The population most affected by AI agents in the next five years is not engineers and not content creators. It is the much larger population of business analysts, finance professionals, operations managers, consultants, and accountants who have been quietly running organizations from inside spreadsheets for four decades. Tens of millions of people globally. The disruption is happening in the back-office finance team at a manufacturing company in Indianapolis, the operations analyst at a logistics firm in Singapore, the strategy consultant building a model on a hotel-room laptop in Frankfurt.
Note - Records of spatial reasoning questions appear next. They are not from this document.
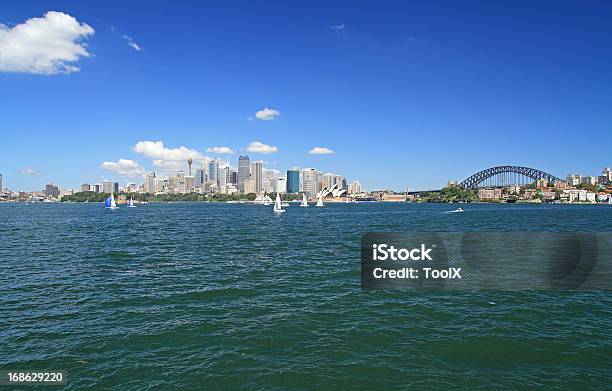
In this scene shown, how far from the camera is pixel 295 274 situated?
28734 mm

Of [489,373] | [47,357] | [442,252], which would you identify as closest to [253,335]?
[47,357]

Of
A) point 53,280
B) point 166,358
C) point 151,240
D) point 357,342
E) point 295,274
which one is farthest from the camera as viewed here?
point 151,240

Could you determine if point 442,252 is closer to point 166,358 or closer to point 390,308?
point 390,308

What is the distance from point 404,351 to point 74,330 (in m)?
13.4

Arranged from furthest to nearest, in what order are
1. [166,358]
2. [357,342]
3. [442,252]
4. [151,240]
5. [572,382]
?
[151,240] < [442,252] < [357,342] < [166,358] < [572,382]

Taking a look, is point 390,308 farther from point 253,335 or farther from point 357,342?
point 253,335

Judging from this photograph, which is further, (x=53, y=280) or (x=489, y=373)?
(x=53, y=280)

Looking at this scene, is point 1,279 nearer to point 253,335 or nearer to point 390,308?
point 253,335

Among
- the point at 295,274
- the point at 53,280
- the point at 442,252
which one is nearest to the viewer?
the point at 53,280

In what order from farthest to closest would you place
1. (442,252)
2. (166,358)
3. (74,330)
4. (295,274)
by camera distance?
(442,252), (295,274), (74,330), (166,358)

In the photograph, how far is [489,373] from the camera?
12852 millimetres

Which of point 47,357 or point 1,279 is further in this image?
point 1,279

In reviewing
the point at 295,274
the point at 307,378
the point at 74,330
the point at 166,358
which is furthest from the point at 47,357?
the point at 295,274

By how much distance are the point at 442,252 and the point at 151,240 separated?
36.2 m
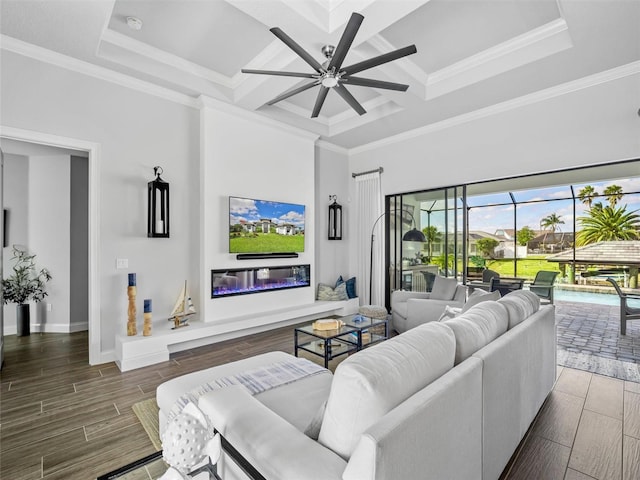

The skill shift for these workers is not "learn to prompt." It is the shift from production to verification. A finance analyst's job in 2020 was substantially about building models. In 2027 it will be substantially about reviewing models. The agent produces the first draft of the cash-flow forecast, the budget variance analysis, the scenario model. The analyst catches errors, sanity-checks assumptions, and signs off before the result goes to the CFO. The structural properties of the spreadsheet are unusually well-suited to this. Business schools are still teaching modeling as a production skill. The relevant skill, increasingly, is critical reading.

The interesting product problem is not the substrate but the seam. Most current spreadsheet agent products bolt a chat interface onto Excel. The interesting design problem is the formula bar itself, which was designed for a world where humans write all formulas. It does not know whether a formula was written by a human or an agent. It does not show the agent's reasoning. What does formula authoring look like when half the formulas are written by agents? What does verification look like when the agent can explain its work at any cell? Incumbents are adding AI as a layer on top of legacy surfaces. AI-native challengers have the opportunity to redesign the seam from scratch.

The spreadsheet was not designed for AI collaboration. It was designed by Dan Bricklin and Bob Frankston in 1979 as a tool for accountants. The structural properties that turned out to matter for AI were design choices in service of that specific use, never intended for a future where agents would write formulas alongside humans. And yet here we are. The substrate is not the people. But for business users, the substrate is wherever the people happen to be standing. Business users have been standing in the spreadsheet since 1979, and the agents are coming to meet them. What VisiCalc shipped that year became a human-AI collaboration medium because the properties it needed were already there. The AI labs did not pick this substrate. They discovered it. The spreadsheet was a forty-seven-year setup for a punchline none of its designers could have known they were writing.